Scene-based reasoning records
▽

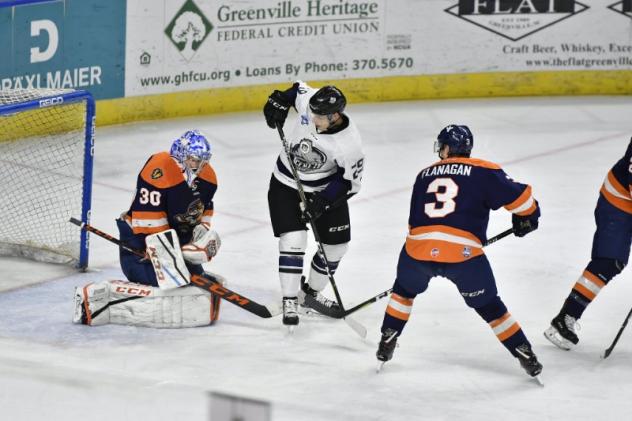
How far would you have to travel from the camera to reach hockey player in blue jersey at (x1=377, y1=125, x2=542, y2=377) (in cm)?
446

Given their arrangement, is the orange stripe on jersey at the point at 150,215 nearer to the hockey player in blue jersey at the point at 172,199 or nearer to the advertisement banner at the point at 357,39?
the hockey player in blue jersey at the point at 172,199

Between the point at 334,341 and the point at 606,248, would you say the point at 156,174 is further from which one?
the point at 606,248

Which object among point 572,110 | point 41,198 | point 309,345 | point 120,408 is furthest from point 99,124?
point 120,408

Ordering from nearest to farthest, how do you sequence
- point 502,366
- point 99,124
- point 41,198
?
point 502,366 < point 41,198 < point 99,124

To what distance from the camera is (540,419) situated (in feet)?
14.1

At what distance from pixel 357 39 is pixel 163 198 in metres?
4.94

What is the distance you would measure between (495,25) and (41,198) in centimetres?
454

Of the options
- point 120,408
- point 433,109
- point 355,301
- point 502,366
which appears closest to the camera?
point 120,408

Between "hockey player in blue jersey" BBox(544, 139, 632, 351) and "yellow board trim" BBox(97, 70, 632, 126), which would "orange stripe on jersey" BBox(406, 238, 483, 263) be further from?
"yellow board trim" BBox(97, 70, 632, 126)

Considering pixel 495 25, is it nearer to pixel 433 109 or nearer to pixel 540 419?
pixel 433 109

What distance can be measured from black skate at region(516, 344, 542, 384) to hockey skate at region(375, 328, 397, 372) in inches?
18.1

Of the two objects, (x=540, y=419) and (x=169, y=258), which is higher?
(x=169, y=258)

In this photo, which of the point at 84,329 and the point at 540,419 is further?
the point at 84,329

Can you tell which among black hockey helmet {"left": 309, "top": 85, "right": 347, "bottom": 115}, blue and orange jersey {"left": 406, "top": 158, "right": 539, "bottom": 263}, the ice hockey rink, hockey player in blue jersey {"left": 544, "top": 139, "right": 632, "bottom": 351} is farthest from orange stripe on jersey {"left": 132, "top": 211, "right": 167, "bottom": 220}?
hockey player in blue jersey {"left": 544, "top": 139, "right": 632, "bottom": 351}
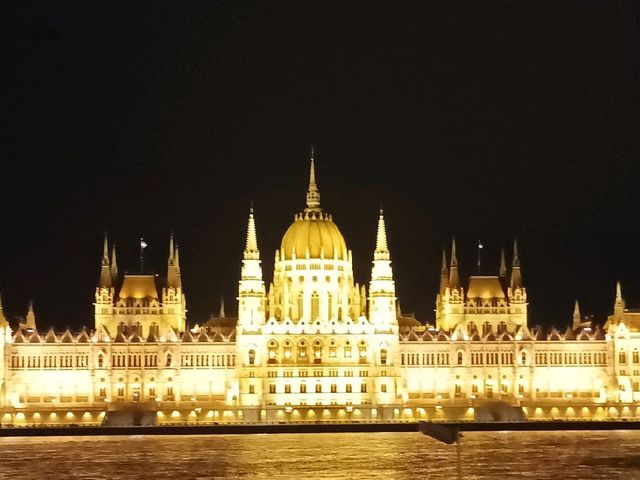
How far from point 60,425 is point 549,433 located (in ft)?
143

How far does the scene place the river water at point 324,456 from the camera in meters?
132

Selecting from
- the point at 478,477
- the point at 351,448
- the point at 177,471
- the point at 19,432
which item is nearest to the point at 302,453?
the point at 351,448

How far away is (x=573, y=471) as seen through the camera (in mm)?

△
▽

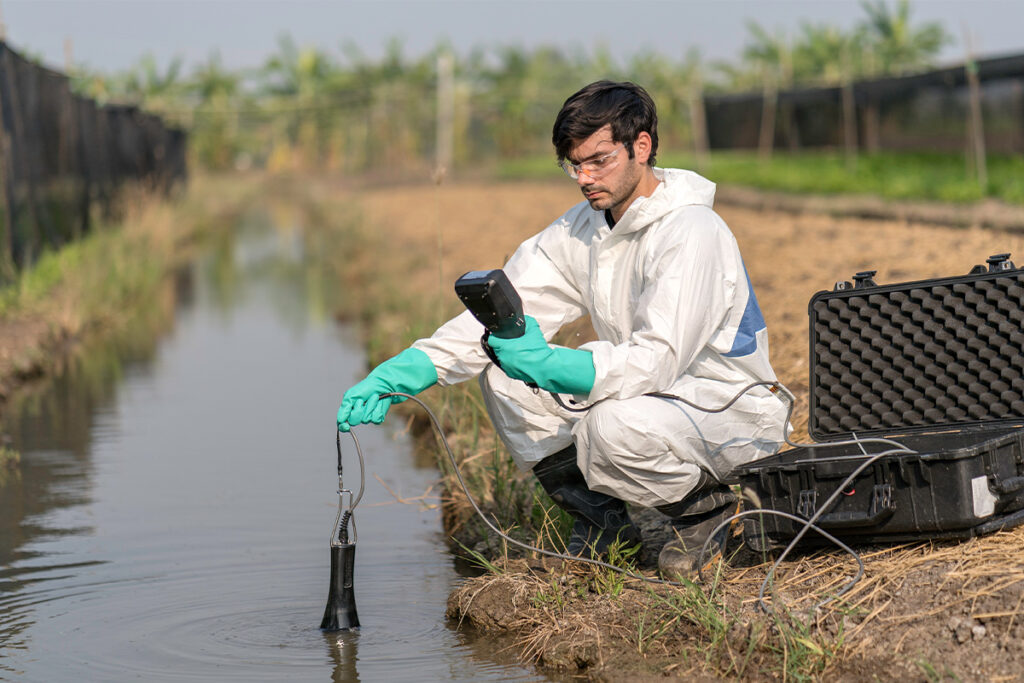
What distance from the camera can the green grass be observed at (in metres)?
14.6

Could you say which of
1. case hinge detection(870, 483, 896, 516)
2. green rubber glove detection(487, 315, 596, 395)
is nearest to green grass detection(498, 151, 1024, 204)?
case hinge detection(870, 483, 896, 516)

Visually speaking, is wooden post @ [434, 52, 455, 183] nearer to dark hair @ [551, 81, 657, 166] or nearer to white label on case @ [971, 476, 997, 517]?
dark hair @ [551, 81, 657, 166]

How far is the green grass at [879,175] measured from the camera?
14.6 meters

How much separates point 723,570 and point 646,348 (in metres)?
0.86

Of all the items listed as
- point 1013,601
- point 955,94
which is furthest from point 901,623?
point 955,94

△

Return every line in the rows above that contains the word "meters".

How far does the scene place the river water at point 324,456 from the camera in meters?
14.6 meters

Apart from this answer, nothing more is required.